### Source extract
Combining BO with DRO has become a new framework for tackling both parametric uncertainty and distributional uncertainty in data-driven optimization problems. Ref. [27] introduced Bayesian Distributionally Robust Optimization (BDRO), which builds a comprehensive theoretical foundation that differs from traditional DRO approaches by including Bayesian estimation of unknown parametric distributions. Their framework builds ambiguity sets using parametric distributions as reference points, which allows for robust optimization that keeps the benefits of Bayesian estimation when data are scarce while providing robustness against model uncertainty.
Extending distributionally robust principles to BO is a recent development that tackles expensive function evaluation under distributional uncertainty. Ref. [28] worked on black-box optimization problems that include both design variables and uncertain context variables. They handled both aleatoric and epistemic uncertainty sources using adaptive and safe optimization strategies in high-dimensional spaces. Ref. [9] made important progress by tackling situations where context distributions are uncertain, but we know they fall within ambiguity sets defined as balls in the Wasserstein space. The researchers established sublinear regret bounds that give us theoretical guarantees for how DRBO algorithms converge. These developments together show that DRBO has matured into a unified framework that can handle both parametric and distributional uncertainties in complex decision-making situations.
DRBO brings several unique challenges compared to standard BO:
Ambiguity Set Construction: The choice of ambiguity set U significantly impacts the robustness performance trade-off. People typically use Wasserstein balls, ϕ-divergence balls, and moment-based sets [23].
Computational Complexity: The min–max formulation creates a nested optimization problem that is still computationally difficult even with recent algorithmic improvements. Modern approaches use dual formulations and cutting-plane methods to deal with the computational burden of continuous ambiguity sets [11,29,30,31], but scaling up to high-dimensional problems is still an active area of research.
Conservative Solutions: DRBO can produce overly conservative solutions when the ambiguity set is not sized correctly. Recent work has focused on developing principled approaches for ambiguity set calibration that balance being conservative with maintaining good performance. This includes adaptive shrinking strategies and risk-aware formulations [32,33]. One key limitation is sample efficiency: when you are dealing with distributional uncertainty, it takes longer for the algorithm to converge compared to standard Bayesian Optimization. This happens because the algorithm needs to protect itself against multiple possible scenarios that could play out. To address this problem, current research is working on better acquisition function designs and multi-fidelity approaches that can reduce the computational burden that comes with distributional robustness [34].

2.8. Computational Challenges and High-Dimensional Considerations

The curse of dimensionality creates fundamental challenges in DRO, since traditional distance metrics can produce prohibitively large ambiguity sets and overly conservative performance guarantees in high-dimensional spaces. Ref. [35] tackled this critical limitation by developing the first finite-sample guarantees for Wasserstein DRO that break the curse of dimensionality. Their groundbreaking work demonstrates how the out-of-sample performance of robust solutions depends on sample size, uncertainty dimension, and loss function complexity in a nearly optimal manner, providing theoretical foundations that make high-dimensional Wasserstein DRO practically viable. Their groundbreaking work shows how the out-of-sample performance of robust solutions depends on sample size, uncertainty dimension, and loss function complexity in a nearly optimal manner, providing theoretical foundations that make high-dimensional Wasserstein DRO practically viable. The theoretical foundations established by Ref. [23] provided essential performance guarantees and tractable reformulations for data-driven DRO using the Wasserstein metric, enabling practical implementations that have significantly influenced subsequent algorithmic developments. Ref. [25] showed that data-driven Wasserstein DRO can achieve workable reformulations and strong performance guarantees when you properly account for the underlying geometry of the problem. They found that Wasserstein ambiguity sets naturally regularize the system, which helps prevent overfitting when you are working with limited samples.

### Given information
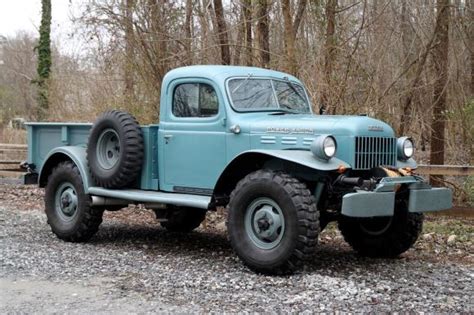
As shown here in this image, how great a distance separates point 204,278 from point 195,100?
2366 millimetres

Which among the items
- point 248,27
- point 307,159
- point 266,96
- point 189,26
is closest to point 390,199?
point 307,159

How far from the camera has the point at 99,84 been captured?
695 inches

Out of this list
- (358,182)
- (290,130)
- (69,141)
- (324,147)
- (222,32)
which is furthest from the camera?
(222,32)

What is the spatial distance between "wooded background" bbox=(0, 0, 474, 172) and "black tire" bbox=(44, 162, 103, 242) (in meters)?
4.52

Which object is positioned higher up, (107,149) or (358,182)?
(107,149)

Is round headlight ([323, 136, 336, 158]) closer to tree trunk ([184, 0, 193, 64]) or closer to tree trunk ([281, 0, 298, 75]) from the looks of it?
tree trunk ([281, 0, 298, 75])

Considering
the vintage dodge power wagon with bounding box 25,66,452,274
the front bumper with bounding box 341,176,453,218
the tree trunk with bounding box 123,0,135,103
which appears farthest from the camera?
the tree trunk with bounding box 123,0,135,103

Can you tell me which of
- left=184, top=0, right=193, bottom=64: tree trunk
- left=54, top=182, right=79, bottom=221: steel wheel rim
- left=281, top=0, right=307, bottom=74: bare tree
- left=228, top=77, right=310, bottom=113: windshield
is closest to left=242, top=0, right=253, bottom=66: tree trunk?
left=281, top=0, right=307, bottom=74: bare tree

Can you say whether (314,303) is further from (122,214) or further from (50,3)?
(50,3)

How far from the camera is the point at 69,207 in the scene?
897 centimetres

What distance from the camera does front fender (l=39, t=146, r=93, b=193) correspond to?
860 centimetres

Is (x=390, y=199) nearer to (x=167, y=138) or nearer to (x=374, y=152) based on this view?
(x=374, y=152)

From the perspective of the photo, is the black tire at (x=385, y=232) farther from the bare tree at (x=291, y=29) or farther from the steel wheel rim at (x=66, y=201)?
the bare tree at (x=291, y=29)

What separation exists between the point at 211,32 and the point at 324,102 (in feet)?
10.8
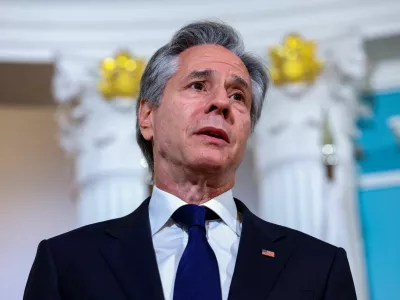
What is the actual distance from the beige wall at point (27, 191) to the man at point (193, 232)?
4242mm

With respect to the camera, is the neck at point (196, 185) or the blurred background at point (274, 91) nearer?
the neck at point (196, 185)

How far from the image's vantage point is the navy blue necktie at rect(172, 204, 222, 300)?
5.30 feet

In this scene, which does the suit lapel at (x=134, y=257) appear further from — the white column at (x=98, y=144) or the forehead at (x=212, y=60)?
the white column at (x=98, y=144)

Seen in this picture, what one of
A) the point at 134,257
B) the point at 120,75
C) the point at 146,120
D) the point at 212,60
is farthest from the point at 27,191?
the point at 134,257

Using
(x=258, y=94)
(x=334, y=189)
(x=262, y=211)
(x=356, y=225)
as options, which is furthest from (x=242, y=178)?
(x=258, y=94)

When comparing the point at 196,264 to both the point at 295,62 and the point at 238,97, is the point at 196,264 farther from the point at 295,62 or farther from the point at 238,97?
the point at 295,62

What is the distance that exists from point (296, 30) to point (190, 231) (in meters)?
3.74

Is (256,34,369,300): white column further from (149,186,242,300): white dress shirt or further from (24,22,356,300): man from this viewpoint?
(149,186,242,300): white dress shirt

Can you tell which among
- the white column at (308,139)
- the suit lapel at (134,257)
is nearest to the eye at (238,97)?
the suit lapel at (134,257)

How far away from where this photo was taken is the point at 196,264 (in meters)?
1.66

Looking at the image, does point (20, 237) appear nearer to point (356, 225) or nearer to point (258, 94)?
point (356, 225)

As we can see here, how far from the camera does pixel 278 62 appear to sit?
520cm

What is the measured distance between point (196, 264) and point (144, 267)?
10 cm

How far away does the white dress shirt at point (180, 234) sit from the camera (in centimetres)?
171
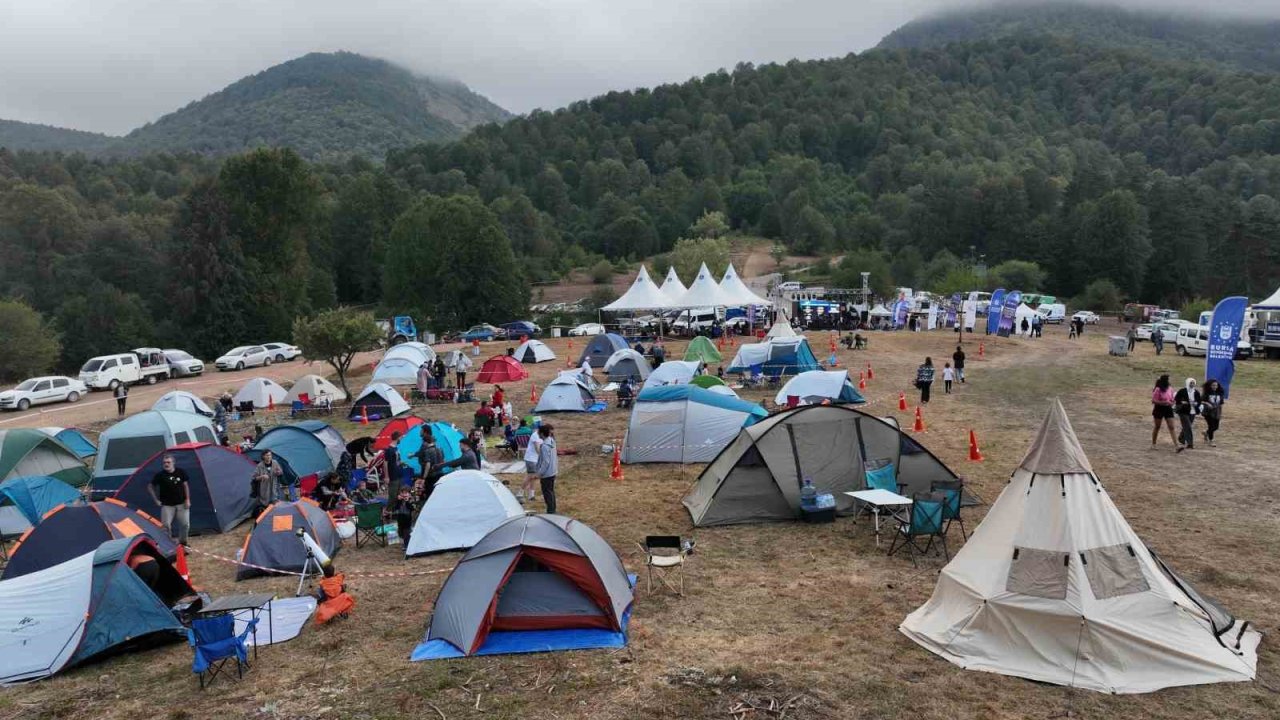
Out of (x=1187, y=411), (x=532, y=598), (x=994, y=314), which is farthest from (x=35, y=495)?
(x=994, y=314)

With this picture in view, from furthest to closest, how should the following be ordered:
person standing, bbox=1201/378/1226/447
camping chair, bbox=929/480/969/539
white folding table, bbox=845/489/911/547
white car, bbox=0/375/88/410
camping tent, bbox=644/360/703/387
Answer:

### Exercise instructions
Reproduce the stretch of the distributionally robust optimization text from "Combining BO with" through "against model uncertainty.", substituting "limited" for "scarce".

### Result of this exercise
Combining BO with DRO has become a new framework for tackling both parametric uncertainty and distributional uncertainty in data-driven optimization problems. Ref. [27] introduced Bayesian Distributionally Robust Optimization (BDRO), which builds a comprehensive theoretical foundation that differs from traditional DRO approaches by including Bayesian estimation of unknown parametric distributions. Their framework builds ambiguity sets using parametric distributions as reference points, which allows for robust optimization that keeps the benefits of Bayesian estimation when data are limited while providing robustness against model uncertainty.